JennyPocket · 17/11/2016 22:56

It's really hard, adapting from one child to two and it takes time to acclimatise. Juggling a baby and a toddler is no picnic! I personally think it's the hardest time, harder than having a first baby when you can sleep when the baby sleeps, build your day around one child instead of the separate needs of two etc...

It would be ideal if your 18mo was spending some time with family/at nursery etc as it's very intensive to have both all day, every day and the older one can get jealous having had you all to themselves. If they spend some time away you can concentrate on the baby and they are happily occupied with other people and activities, so have more interests/bonds with other people and less chance to feel jealous.

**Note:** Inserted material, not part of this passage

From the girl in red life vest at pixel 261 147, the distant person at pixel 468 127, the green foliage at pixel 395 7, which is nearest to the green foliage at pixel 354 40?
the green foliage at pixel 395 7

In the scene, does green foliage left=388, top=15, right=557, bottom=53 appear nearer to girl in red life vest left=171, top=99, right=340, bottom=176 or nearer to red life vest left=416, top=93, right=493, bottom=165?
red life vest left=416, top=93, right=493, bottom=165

It does get better, in the sense that you get used to it. You just have to re-jig your expectations, although your 18mo sleep habits sound really extreme. If and when it all works well, your 18mo would start bedtime at 6.30pm and be asleep by 7-7.30pm, the baby too (until 11pm feed then back to sleep). My youngest was sleeping through at 8 weeks, the eldest 12 weeks (7pm-6am) so you never know, it could be that the baby is a great sleeper, it's just too early to tell yet.

Embolio · 17/11/2016 22:56

I have a small age gap between my two oldest (11 months) - we always had a bit of child free time because we left the kids with each other. Doing chores at 3am is madness! Stick baby in bouncy chair and toddler in front of CBeebies for an hour and do it then.

I agree that 18 month old may be over tired, I'm guessing you have tried all the usual things to get her to nap? Long walks, fresh air/outside play? Long drives in the car.

I totally feel your pain re evenings- both ds's used to be horrible to settle. Dh and I used to take it in turns to do bedtimes so at least one of us got a break. 7 weeks still such early days - it will get easier. DS's are 3 & 4 now and in bed for 7.30 every night.

Enidblyton1 · 17/11/2016 22:58

It's always going to be full on with a 7 week old, but your 18 month old sounds like they desperately need more sleep. A friend of mine had some help from a sleep consultant and it was v useful.
By 18 months both of my
DCs did a couple of mornings of nursery. If you can manage the cost, I would really recommend a few hours of nursery or childminder each week. As well as getting a few hours break from your toddler, it's also good for their sociability at this age.

JennyPocket · 17/11/2016 23:00

Also just read your 18mo doesn't have a daytime nap, is that right? Have you tried getting her to sleep in the buggy? Some children sleep better in the buggy, others in the cot. (I had one of each). For the buggy, I would put them both in the double buggy and walk at lunchtime, sometimes just up and down the pavement outside, for 15 mins until they went to sleep. If it was raining, I would put the baby in the cot (with blackout blinds and all light trapped out of the room) and the toddler in the buggy covered with a blanket and just push/jiggle the buggy gently.

IMO early afternoon naps are essential, most of them really need a nap of some sort in the middle of the day.

Newmanwannabe · 17/11/2016 23:02

7-9 hours sleep really does not sound like enough for a toddler. Is she overtired and struggling to get to sleep? Sleep is so important at this age, it's when their brains get reorganised from all the things they are learning. Have you spoke to your health visitor for help?

Dr Sears has some tips that might help. It will probably be very hard work for a while but you might get your life back.